Action against the sale of bottled water: Bundanoon, a rural town in New South Wales, banned the sale of bottled water in 2009. It is so far the only town in the country to have outlawed bottled water and was the first in the world to have such a ban. The Guardian newspaper reported that 356 residents of the town voted for the ban, and only two voted against.

United States

Bottled water consumption pattern: Americans drink more bottled water than carbonated drinks, according to research and consulting firm Beverage Marketing Corporation. The company said the country’s bottled water consumption reached 39.3 gallons per capita in 2016. That was slightly lower than carbonated soft drinks at 38.5 gallons. Last year the total volume rose 9 per cent, to 12.8 billion gallons, compared with a year earlier.

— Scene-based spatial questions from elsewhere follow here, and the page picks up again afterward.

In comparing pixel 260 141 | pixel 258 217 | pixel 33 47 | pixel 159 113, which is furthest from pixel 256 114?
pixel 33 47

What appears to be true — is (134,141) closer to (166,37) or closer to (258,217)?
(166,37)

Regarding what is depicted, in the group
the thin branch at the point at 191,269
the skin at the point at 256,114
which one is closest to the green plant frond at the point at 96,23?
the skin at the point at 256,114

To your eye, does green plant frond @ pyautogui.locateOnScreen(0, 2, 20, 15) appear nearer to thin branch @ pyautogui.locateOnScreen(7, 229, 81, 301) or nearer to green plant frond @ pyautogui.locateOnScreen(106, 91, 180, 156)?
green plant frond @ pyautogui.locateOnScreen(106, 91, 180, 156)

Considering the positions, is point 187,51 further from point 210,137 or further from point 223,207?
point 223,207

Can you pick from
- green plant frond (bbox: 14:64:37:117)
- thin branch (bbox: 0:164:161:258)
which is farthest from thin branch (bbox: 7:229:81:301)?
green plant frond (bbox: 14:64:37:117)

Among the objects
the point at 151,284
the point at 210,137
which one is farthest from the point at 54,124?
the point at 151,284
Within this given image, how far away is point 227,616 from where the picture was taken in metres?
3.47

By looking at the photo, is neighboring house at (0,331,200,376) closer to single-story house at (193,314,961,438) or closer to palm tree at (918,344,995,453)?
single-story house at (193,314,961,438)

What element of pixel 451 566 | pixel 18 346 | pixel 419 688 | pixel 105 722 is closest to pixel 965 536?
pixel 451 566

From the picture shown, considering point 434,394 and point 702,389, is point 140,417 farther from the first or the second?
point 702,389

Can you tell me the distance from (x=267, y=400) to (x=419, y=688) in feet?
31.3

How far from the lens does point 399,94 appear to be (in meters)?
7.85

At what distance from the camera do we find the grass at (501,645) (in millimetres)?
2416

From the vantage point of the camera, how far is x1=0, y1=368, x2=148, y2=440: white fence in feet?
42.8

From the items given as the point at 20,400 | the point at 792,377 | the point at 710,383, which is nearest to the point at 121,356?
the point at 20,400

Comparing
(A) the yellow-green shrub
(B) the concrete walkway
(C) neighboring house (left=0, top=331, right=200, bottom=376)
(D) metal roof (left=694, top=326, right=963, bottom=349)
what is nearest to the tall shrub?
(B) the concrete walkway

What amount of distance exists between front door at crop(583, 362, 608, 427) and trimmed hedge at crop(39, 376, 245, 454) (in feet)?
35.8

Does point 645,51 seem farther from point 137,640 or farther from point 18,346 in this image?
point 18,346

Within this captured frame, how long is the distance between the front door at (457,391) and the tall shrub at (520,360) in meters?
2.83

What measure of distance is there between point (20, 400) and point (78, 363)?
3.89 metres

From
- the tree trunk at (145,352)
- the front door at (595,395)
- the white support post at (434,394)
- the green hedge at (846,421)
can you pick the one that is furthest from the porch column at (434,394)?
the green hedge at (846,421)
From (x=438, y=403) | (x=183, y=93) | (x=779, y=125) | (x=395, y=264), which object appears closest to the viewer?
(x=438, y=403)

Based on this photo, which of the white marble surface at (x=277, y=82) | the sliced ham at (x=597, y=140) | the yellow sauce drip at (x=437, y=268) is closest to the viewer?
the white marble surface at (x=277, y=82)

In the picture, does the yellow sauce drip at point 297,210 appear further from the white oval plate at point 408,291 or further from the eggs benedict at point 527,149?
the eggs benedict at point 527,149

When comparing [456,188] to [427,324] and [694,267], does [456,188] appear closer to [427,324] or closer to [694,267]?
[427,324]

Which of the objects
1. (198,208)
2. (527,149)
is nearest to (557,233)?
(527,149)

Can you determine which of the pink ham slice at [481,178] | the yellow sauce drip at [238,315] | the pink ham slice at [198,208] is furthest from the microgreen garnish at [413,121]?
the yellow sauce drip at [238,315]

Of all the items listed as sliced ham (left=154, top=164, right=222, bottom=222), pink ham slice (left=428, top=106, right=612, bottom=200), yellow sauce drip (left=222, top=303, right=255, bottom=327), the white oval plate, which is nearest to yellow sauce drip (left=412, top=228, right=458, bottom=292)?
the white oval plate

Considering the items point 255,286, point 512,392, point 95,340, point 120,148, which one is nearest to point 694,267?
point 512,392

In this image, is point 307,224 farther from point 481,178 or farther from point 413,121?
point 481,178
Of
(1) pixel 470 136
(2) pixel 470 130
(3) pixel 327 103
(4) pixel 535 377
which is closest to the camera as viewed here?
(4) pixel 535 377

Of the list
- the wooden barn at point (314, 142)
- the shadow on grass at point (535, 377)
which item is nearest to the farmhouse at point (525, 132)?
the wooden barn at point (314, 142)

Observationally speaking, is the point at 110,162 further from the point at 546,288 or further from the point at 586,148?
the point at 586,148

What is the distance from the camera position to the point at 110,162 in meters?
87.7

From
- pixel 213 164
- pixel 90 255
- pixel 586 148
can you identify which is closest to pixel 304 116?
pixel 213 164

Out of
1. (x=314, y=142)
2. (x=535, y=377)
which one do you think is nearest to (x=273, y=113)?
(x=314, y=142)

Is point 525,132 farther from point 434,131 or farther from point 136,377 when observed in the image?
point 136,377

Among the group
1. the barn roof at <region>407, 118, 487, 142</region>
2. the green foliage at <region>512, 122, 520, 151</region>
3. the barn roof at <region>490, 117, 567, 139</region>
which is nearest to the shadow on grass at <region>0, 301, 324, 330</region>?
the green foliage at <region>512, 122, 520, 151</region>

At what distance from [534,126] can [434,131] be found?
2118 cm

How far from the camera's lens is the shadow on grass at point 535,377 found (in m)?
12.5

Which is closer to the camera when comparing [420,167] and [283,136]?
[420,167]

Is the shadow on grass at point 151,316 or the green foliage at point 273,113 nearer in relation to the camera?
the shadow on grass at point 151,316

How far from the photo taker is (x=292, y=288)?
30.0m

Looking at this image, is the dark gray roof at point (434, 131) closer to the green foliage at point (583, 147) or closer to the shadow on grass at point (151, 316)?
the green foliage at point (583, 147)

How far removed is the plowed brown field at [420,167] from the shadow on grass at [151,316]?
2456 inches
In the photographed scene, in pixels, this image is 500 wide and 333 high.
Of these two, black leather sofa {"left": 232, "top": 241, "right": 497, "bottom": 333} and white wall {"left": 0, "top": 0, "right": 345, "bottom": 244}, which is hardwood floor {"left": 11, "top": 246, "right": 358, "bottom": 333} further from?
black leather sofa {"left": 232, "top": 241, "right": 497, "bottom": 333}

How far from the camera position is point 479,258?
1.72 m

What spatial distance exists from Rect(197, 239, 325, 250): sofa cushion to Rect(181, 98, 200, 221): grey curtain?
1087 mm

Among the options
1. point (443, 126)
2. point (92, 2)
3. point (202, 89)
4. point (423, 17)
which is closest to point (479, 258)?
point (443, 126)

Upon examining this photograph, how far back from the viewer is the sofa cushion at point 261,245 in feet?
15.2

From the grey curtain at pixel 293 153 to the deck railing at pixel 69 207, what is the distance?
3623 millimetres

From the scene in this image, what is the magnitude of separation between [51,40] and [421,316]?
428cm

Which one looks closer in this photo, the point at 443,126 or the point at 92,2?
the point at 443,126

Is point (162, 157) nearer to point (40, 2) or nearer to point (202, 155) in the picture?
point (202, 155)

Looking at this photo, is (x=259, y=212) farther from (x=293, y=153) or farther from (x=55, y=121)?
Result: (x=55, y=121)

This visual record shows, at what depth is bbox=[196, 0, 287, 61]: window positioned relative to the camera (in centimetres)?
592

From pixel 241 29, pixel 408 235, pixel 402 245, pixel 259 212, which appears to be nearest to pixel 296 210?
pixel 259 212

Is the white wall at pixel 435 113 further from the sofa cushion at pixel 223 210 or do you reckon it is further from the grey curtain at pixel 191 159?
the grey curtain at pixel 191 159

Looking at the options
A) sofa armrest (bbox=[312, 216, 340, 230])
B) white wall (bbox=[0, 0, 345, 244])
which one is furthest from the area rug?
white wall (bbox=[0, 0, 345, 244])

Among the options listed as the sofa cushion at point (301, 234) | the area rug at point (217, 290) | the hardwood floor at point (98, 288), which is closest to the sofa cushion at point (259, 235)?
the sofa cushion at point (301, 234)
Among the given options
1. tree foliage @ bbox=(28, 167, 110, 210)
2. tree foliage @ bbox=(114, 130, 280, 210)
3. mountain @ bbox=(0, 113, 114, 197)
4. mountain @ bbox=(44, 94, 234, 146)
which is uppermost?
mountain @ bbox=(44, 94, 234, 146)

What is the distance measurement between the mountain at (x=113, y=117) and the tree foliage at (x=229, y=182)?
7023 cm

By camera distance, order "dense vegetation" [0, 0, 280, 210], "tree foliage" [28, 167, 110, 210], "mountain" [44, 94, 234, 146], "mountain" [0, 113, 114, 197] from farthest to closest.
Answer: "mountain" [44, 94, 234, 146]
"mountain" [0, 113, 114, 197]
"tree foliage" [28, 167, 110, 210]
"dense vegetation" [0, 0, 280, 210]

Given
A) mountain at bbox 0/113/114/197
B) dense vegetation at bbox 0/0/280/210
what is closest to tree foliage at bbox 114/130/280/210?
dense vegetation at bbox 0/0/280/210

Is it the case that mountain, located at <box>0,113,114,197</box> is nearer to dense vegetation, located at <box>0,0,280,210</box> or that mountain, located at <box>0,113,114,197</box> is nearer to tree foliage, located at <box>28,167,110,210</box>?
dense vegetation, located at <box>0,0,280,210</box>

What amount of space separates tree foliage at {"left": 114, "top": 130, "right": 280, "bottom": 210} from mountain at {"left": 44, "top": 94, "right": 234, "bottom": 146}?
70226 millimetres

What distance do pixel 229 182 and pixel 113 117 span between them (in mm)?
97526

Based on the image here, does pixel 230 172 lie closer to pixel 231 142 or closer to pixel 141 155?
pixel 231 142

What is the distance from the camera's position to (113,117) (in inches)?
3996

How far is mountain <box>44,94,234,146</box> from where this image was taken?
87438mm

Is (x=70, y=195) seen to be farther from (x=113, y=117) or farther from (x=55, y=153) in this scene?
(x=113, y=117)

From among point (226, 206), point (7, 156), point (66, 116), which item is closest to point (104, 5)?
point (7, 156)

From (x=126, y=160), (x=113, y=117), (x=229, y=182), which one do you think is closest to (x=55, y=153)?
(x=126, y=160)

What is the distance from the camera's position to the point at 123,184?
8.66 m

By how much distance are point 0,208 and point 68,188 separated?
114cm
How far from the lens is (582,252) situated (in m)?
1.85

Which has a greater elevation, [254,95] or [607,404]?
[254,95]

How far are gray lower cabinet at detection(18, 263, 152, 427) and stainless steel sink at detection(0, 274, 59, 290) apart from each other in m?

Action against the sale of bottled water: In 2009, Washington University in the eastern US city of St Louis became the first to ban the sale of plastic single-use water bottles.

In 2013, the town of Concord, in northeastern state Massachusetts, became the first in the United States to implement the same ban for bottles of one litre or less.

In 2014, San Francisco became the first city in the US to ban the sale and distribution of single-use bottled water on city-owned property. The ordinance, however, exempts sports events, and gives food trucks and some non-profit organisations time to comply with the ban before 2018.

Over 100 American cities have adopted measures to limit government spending on bottled water, according to The Guardian.

India

Bottled water consumption pattern: The consumption of bottled water is growing much faster than carbonated drinks in India, according to researcher Euromonitor International. Between March 2015 and the same month in 2016, bottled water sales grew 23-25 per cent – more than twice the rate of bottled sodas. India’s bottled water industry boomed in the 1990s due to advertising to convince consumers it was pure and healthy. It was valued at 60 billion rupees (HK$7 billion) in 2013 and is expected to grow to HK$19 billion by 2018, according to intelligence firm ValueNotes.

Action against the sale of bottled water: In 2015, the state of Bihar in eastern India banned the use of plastic bottled water in government meetings.

The state of Karnataka in southwestern India banned the use of all plastic in March last year. Since it came into effect, 39,000kg of illegal plastic has been seized from the state capital Bangalore.

The state of Sikkim in the northeast restricted the use of plastic bottled water at government functions and meetings. This year India’s National Green Tribunal passed a law banning all disposable plastic in the capital, Delhi, following complaints about the illegal mass burning of plastic at local rubbish dumps, which has been blamed for air pollution.

Some startling bottled water facts

It takes 1.32 litres of water to produce one litre of bottled water

The equivalent energy of 160 million barrels of oil is needed annually to produce the global bottled water demand – 2,000 times the energy needed for the same volume of tap water, and enough to keep the entire US going for over a week.

Production of bottled water around the world pumps 20 million metric tonnes of greenhouse gas carbon dioxide into the atmosphere each year – the same amount of CO2 needed to power 20 million homes for a month.

Hong Kong throws away 5.2 million bottles a day.

China’s consumption of bottled water makes up nearly a quarter of global demand.

In 2015 consumers in China purchased 68.4 billion bottles of water – about 50 per person. This increased to 73.8 bottles per person in 2016, up by 5.4 billion.

Last year 480 billion plastic drinking bottles were sold across the world – 65 bottles per person at the time – up from 300 billion a decade earlier. If placed end to end, this would reach halfway to the sun.

One million plastic bottled drinks are bought around the world every minute.

Fewer than half of the plastic bottled drinks bought in 2016 were collected for recycling, and only 7 per cent of those were turned into new bottles.